SeqID for Classifier Contain both numerical and alphabetical characters

aalex · May 22, 2019, 5:02pm

Hello,

I noticed on the linked forum post you brought up that the solution suggested assumes that sequence ID's are solely numerical. I have run into a similar problem, but have IDs for the sequences that are both numerical and alphabetical.

How can I circumvent this? And what are the character requirements for using the classifier?

Cheers!
Andrea

Nicholas_Bokulich · May 22, 2019, 6:13pm

Welcome to the forum @aalex!

See the awk script used in this tutorial:

Uppercase valid nucleotide base codes (degenerate codes are accepted).

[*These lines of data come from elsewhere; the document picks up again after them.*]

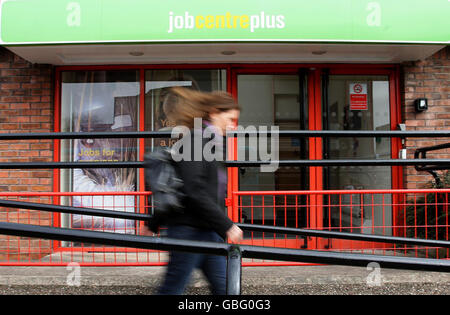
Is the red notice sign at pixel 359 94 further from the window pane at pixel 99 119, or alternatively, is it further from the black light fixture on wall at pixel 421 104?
the window pane at pixel 99 119

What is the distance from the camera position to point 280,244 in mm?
4531

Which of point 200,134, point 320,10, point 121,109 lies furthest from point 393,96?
point 200,134

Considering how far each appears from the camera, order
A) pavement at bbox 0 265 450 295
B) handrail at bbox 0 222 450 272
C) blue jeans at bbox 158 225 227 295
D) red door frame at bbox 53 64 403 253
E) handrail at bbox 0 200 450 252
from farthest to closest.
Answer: red door frame at bbox 53 64 403 253, pavement at bbox 0 265 450 295, blue jeans at bbox 158 225 227 295, handrail at bbox 0 200 450 252, handrail at bbox 0 222 450 272

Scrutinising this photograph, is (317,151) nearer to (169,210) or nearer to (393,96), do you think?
(393,96)

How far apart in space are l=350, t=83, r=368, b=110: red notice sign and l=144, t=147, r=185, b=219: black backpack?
4210mm

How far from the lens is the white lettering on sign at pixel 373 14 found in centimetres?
415

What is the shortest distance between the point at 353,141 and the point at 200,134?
4.13m

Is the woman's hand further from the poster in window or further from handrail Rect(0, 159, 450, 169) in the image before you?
the poster in window

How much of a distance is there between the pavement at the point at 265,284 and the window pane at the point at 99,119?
2057 millimetres

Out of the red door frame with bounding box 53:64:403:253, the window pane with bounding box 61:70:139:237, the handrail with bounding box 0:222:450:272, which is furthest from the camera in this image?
the window pane with bounding box 61:70:139:237

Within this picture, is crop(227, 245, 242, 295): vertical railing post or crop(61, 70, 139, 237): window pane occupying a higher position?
crop(61, 70, 139, 237): window pane

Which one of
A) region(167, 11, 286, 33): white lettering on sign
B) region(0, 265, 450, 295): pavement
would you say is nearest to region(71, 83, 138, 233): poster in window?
region(167, 11, 286, 33): white lettering on sign

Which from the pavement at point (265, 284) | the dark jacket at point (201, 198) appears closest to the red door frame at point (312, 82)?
the pavement at point (265, 284)

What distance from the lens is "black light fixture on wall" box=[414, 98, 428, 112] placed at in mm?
4953
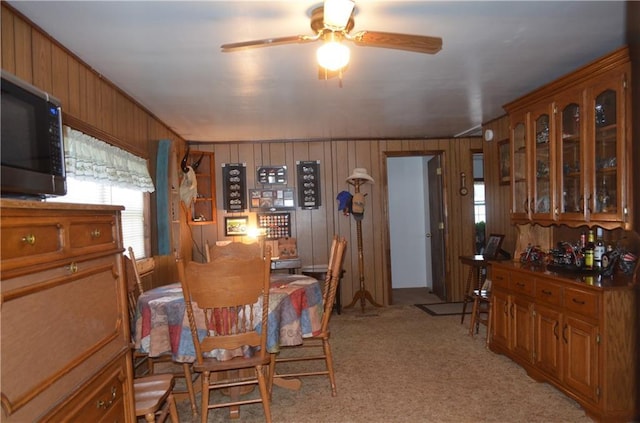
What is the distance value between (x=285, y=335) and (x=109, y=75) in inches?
85.1

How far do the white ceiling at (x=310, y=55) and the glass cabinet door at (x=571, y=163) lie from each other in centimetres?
40

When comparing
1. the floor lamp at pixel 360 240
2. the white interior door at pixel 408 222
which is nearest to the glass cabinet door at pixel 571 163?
the floor lamp at pixel 360 240

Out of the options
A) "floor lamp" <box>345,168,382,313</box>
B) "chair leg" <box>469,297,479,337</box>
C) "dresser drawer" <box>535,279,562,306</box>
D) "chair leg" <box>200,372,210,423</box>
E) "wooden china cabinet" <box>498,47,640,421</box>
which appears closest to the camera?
"chair leg" <box>200,372,210,423</box>

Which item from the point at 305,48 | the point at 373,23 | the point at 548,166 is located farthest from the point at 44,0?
the point at 548,166

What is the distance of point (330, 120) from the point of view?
4.66 m

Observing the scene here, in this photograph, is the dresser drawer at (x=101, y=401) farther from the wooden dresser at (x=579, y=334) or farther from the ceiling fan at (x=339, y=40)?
the wooden dresser at (x=579, y=334)

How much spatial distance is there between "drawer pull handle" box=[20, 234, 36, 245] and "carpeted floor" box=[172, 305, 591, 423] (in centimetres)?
197

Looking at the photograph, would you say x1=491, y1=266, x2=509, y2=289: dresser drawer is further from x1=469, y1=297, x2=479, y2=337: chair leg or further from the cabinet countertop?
x1=469, y1=297, x2=479, y2=337: chair leg

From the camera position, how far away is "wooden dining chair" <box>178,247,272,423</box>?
6.99ft

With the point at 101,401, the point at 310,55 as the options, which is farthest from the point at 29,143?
the point at 310,55

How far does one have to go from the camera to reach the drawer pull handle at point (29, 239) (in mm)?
1070

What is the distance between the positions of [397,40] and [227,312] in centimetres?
163

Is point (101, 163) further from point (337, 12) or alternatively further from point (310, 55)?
point (337, 12)

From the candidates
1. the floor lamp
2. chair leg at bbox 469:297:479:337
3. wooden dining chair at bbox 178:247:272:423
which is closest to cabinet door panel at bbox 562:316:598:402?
chair leg at bbox 469:297:479:337
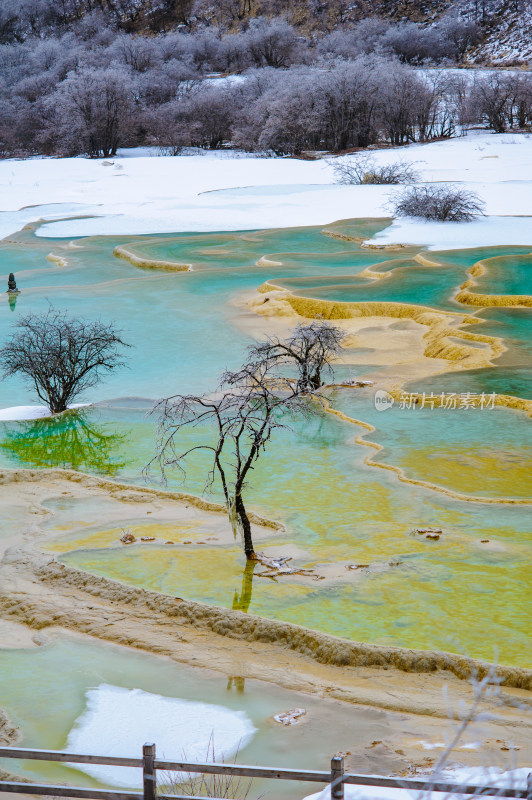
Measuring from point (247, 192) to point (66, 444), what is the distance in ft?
77.2

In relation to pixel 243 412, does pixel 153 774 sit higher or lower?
higher

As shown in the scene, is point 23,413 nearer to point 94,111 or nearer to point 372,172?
point 372,172

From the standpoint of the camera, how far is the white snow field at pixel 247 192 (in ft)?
92.6

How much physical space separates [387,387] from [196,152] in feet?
110

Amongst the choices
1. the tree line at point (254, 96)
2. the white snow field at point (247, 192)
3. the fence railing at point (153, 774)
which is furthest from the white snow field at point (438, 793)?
the tree line at point (254, 96)

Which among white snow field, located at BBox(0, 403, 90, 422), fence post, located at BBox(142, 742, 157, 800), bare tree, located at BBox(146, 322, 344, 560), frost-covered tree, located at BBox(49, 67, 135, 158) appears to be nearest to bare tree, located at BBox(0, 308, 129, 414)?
white snow field, located at BBox(0, 403, 90, 422)

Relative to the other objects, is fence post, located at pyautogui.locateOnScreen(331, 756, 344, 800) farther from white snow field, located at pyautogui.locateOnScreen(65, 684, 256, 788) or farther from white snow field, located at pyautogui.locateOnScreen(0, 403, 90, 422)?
white snow field, located at pyautogui.locateOnScreen(0, 403, 90, 422)

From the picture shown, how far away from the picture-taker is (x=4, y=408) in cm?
1470

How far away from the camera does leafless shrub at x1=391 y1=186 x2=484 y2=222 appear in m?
27.2

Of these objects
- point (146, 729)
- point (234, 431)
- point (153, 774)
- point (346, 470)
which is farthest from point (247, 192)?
point (153, 774)

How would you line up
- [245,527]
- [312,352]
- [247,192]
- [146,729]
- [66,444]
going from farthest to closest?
[247,192] → [312,352] → [66,444] → [245,527] → [146,729]

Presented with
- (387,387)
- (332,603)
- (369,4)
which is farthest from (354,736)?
(369,4)

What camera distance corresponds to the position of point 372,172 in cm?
3503

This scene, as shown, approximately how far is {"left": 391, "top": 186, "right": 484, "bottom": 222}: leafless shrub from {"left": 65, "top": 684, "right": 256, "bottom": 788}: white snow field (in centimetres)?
2289
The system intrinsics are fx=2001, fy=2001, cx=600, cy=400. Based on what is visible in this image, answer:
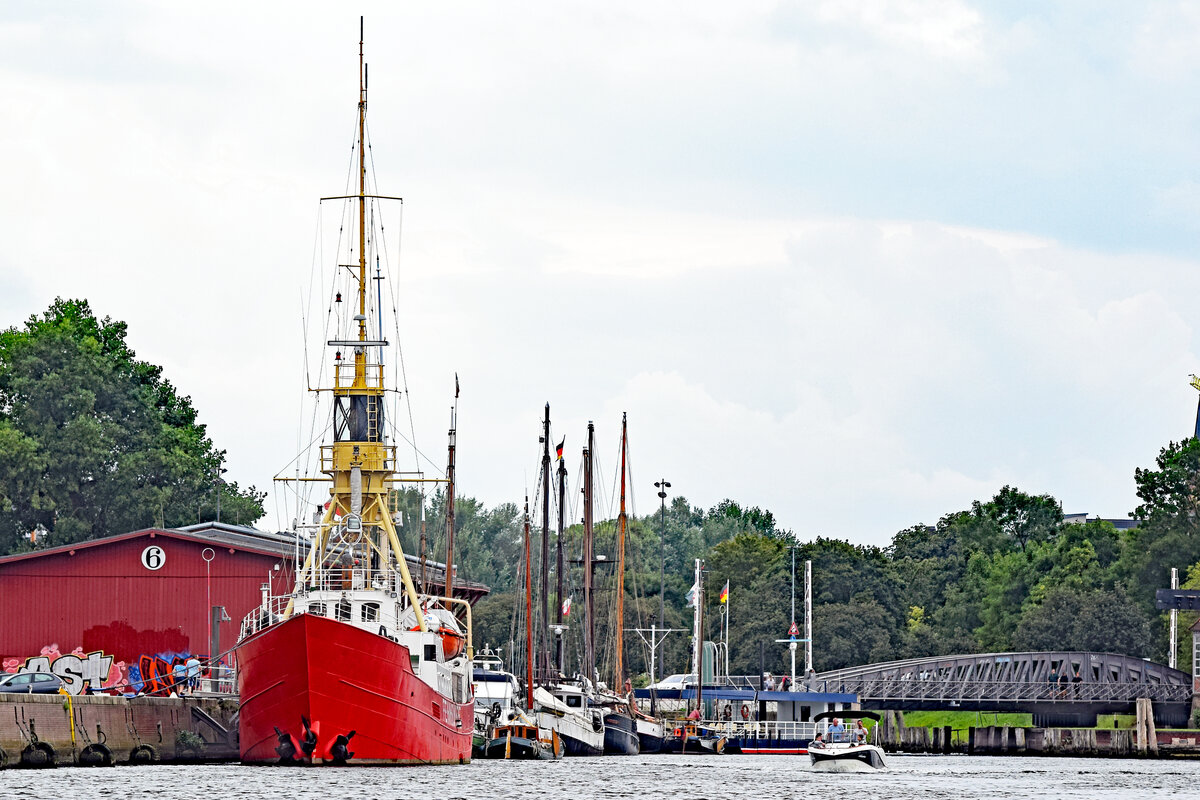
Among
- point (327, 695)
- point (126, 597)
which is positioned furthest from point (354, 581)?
point (126, 597)

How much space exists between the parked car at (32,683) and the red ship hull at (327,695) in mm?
7580

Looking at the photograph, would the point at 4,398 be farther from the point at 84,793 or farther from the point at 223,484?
the point at 84,793

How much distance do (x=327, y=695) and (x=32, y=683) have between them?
11.9 meters

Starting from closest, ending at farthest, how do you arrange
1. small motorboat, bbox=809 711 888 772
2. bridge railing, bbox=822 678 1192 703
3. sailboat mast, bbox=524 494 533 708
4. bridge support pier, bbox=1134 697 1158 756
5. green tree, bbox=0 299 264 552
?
1. small motorboat, bbox=809 711 888 772
2. sailboat mast, bbox=524 494 533 708
3. bridge support pier, bbox=1134 697 1158 756
4. green tree, bbox=0 299 264 552
5. bridge railing, bbox=822 678 1192 703

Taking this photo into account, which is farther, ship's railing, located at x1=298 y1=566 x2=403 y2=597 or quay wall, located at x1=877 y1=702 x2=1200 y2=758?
quay wall, located at x1=877 y1=702 x2=1200 y2=758

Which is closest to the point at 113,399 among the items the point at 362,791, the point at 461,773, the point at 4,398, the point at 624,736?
the point at 4,398

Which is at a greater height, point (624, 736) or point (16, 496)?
point (16, 496)

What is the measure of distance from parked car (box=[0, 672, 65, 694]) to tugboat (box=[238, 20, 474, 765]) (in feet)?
21.8

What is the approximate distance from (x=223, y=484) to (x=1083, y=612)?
60.0 m

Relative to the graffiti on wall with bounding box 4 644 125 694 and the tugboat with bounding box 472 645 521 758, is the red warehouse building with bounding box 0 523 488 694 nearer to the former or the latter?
the graffiti on wall with bounding box 4 644 125 694

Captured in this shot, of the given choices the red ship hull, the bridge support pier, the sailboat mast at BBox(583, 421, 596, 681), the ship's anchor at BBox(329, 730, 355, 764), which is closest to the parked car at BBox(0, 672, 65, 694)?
the red ship hull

aalex · May 22, 2019, 8:40pm

Thank you for responding to me so quickly!

I'm not sure the script provided aids me in the problem I am encountering, though I do think I might have miscommunicated. I am not getting the ValueError from any of my sequences, or at least, from what I could gather.

This is the error I have seemed to encounter, but "I" only occurs as a character in the sequence ID's, which are formatted as such:

However, if I have understood the tutorial, it is just meant to remove the presence of lowercase letters from the sequence information.

What I was thinking to do is change all characters not in the list of acceptable characters to their lowercase counterpart with respect to the sequence ID. I am uncertain if this would be sufficient to address the error, and if it would allow me to continue onwards and train the classifier.

Sorry for all this!

Nicholas_Bokulich · May 22, 2019, 9:17pm

Yes it looks like you are getting a distinct error message from the topic you linked to. The issue in that topic was lowercase characters in the sequence. Your issue is an invalid character "I"

Those sequence IDs contain "1" (one) characters, not "I" (eye) characters.

The sequence IDs are not relevant here — do not attempt to modify these, it will not fix your problem!

Instead look for "I" characters and convert these, or maybe remove that sequence — do you have amino acid sequences in your file? Because "I" is not a degenerate nucleotide base as far as I know.

Note: you also have gaps in your sequence(s), and apparently spaces between accessions? These gaps and spaces should be removed or they will likely cause other problems.

Let us know if that helps!

system · June 23, 2019, 3:24am

This topic was automatically closed 31 days after the last reply. New replies are no longer allowed.